Avoiding the Japanification of Europe
The COVID-19 crisis has upended many existing European Union rules and institutional guidelines. If EU leaders take this as an opportunity to pursue radical, forward-looking change, the COVID-19 upheaval could move the bloc to a better place.
BOLOGNA – As monetary and fiscal authorities have acted aggressively to blunt the COVID-19 pandemic’s economic impact, public debt and central-bank balance sheets have swelled rapidly. In the European Union, this trend is compounded by a new €750 billion ($886 billion) COVID-19 recovery fund, which includes the issuance of so-called “recovery bonds” guaranteed by the EU’s multiyear budget and, possibly, by Europe-wide taxation.
This is a whole new world for all advanced countries except one: Japan. It is not the “nice” world of the 1990s, characterized by stable inflation, steady output, fiscal prudence, and a narrow central-bank focus on manipulating short-term interest rates to meet inflation targets.
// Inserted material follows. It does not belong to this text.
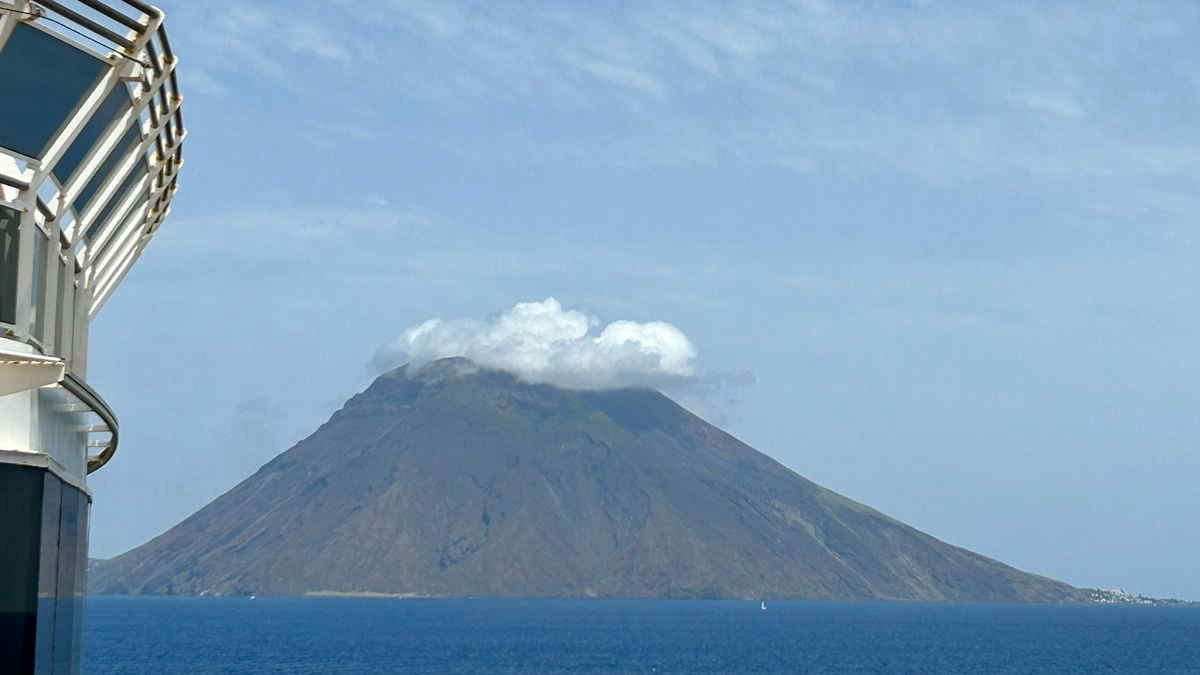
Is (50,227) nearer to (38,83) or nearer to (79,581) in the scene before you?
(38,83)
But nor does our turbulent world resemble that of the 1970s, marked by high inflation, volatile output, fiscal profligacy, and excessively accommodative monetary policy.
In today’s world, inflation is very low and is expected to remain so, and monetary authorities enjoy significant credibility – much more than in the past. Advanced countries are headed for a situation in which the distinction between monetary and fiscal policy is merely academic, and debt consolidation is unrealistic.